L’art. 4, commi 3, 4, 5, 6, 7 e 9, prevede misure finanziarie dirette a favorire la realizzazione delle opere segnalate dai Comuni e consistenti nell’esclusione dei pagamenti connessi a questi investimenti dal patto di stabilità interno, alle condizioni ivi indicate.

La ricorrente censura le citate disposizioni innanzitutto in riferimento agli artt. 2, 3, 97 e 114, primo comma, Cost., lamentando in sostanza che le Regioni non rientrerebbero nel novero dei soggetti destinatari delle misure di semplificazione e finanziarie per la realizzazione delle opere incompiute, previste solamente a beneficio dei Comuni.

La Regione Veneto lamenta inoltre che lo Stato avrebbe illegittimamente legiferato nelle materie di competenza concorrente relative al «governo del territorio» ed al «coordinamento della finanza pubblica».

Nel censurare l’art. 4, comma 5, del d.l. n.133 del 2014 per violazione dei citati parametri costituzionali, la ricorrente assume che la disposizione non sia applicabile alle Regioni, ma solo agli enti locali.

Con riguardo poi all’art. 4, comma 6, del menzionato decreto, la Regione denuncia una disparità di trattamento con le Regioni del Mezzogiorno, in quanto il meccanismo individuato per l’esclusione dai vincoli del patto di stabilità interno favorirebbe queste ultime penalizzando le altre autonomie, e tra di esse anche la ricorrente.

Inoltre la disciplina censurata, prevedendo una misura di agevolazione per i soli Comuni, violerebbe l’art. 118 Cost., in quanto finirebbe per ledere la potestà amministrativa regionale nel momento in cui la Regione intendesse attrarre al proprio livello di governo le funzioni amministrative astrattamente loro spettanti al fine di assicurarne l’esercizio unitario nel rispetto dei principi di sussidiarietà, differenziazione ed adeguatezza.

## MATERIALE FORNITO
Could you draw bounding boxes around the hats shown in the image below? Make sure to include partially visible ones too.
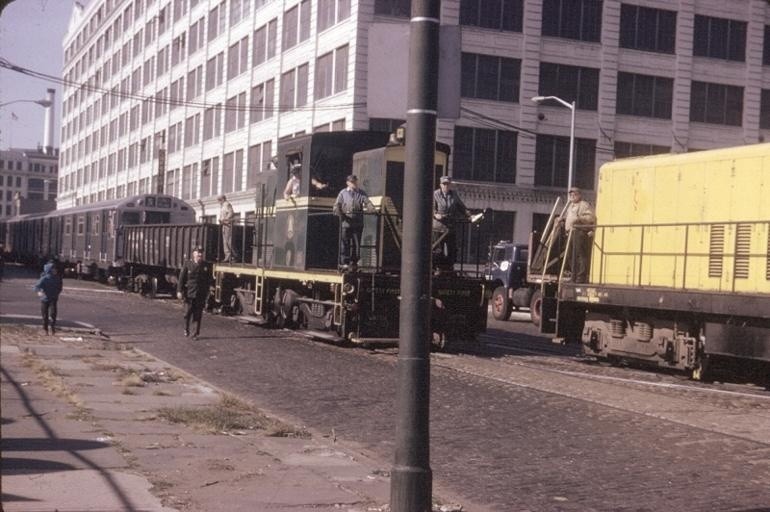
[441,176,451,184]
[347,175,358,181]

## COSA FARE
Trascrivi per intero il brano sulle censure della Regione Veneto, parola per parola. Il materiale non ha nulla a che vedere con il brano.

## RISPOSTA
L’art. 4, commi 3, 4, 5, 6, 7 e 9, prevede misure finanziarie dirette a favorire la realizzazione delle opere segnalate dai Comuni e consistenti nell’esclusione dei pagamenti connessi a questi investimenti dal patto di stabilità interno, alle condizioni ivi indicate.

La ricorrente censura le citate disposizioni innanzitutto in riferimento agli artt. 2, 3, 97 e 114, primo comma, Cost., lamentando in sostanza che le Regioni non rientrerebbero nel novero dei soggetti destinatari delle misure di semplificazione e finanziarie per la realizzazione delle opere incompiute, previste solamente a beneficio dei Comuni.

La Regione Veneto lamenta inoltre che lo Stato avrebbe illegittimamente legiferato nelle materie di competenza concorrente relative al «governo del territorio» ed al «coordinamento della finanza pubblica».

Nel censurare l’art. 4, comma 5, del d.l. n.133 del 2014 per violazione dei citati parametri costituzionali, la ricorrente assume che la disposizione non sia applicabile alle Regioni, ma solo agli enti locali.

Con riguardo poi all’art. 4, comma 6, del menzionato decreto, la Regione denuncia una disparità di trattamento con le Regioni del Mezzogiorno, in quanto il meccanismo individuato per l’esclusione dai vincoli del patto di stabilità interno favorirebbe queste ultime penalizzando le altre autonomie, e tra di esse anche la ricorrente.

Inoltre la disciplina censurata, prevedendo una misura di agevolazione per i soli Comuni, violerebbe l’art. 118 Cost., in quanto finirebbe per ledere la potestà amministrativa regionale nel momento in cui la Regione intendesse attrarre al proprio livello di governo le funzioni amministrative astrattamente loro spettanti al fine di assicurarne l’esercizio unitario nel rispetto dei principi di sussidiarietà, differenziazione ed adeguatezza.